• _Task objective_: Copy the following records line for line, changing nothing.

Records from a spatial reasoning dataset
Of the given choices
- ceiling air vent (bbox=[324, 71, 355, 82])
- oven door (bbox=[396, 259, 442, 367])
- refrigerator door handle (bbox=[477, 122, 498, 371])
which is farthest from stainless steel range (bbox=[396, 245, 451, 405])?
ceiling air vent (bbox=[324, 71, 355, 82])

• _Output for this exercise_:
Of the given choices
- ceiling air vent (bbox=[324, 71, 355, 82])
- oven door (bbox=[396, 259, 442, 367])
- refrigerator door handle (bbox=[477, 122, 498, 371])
which is farthest from stainless steel range (bbox=[396, 245, 451, 405])?
ceiling air vent (bbox=[324, 71, 355, 82])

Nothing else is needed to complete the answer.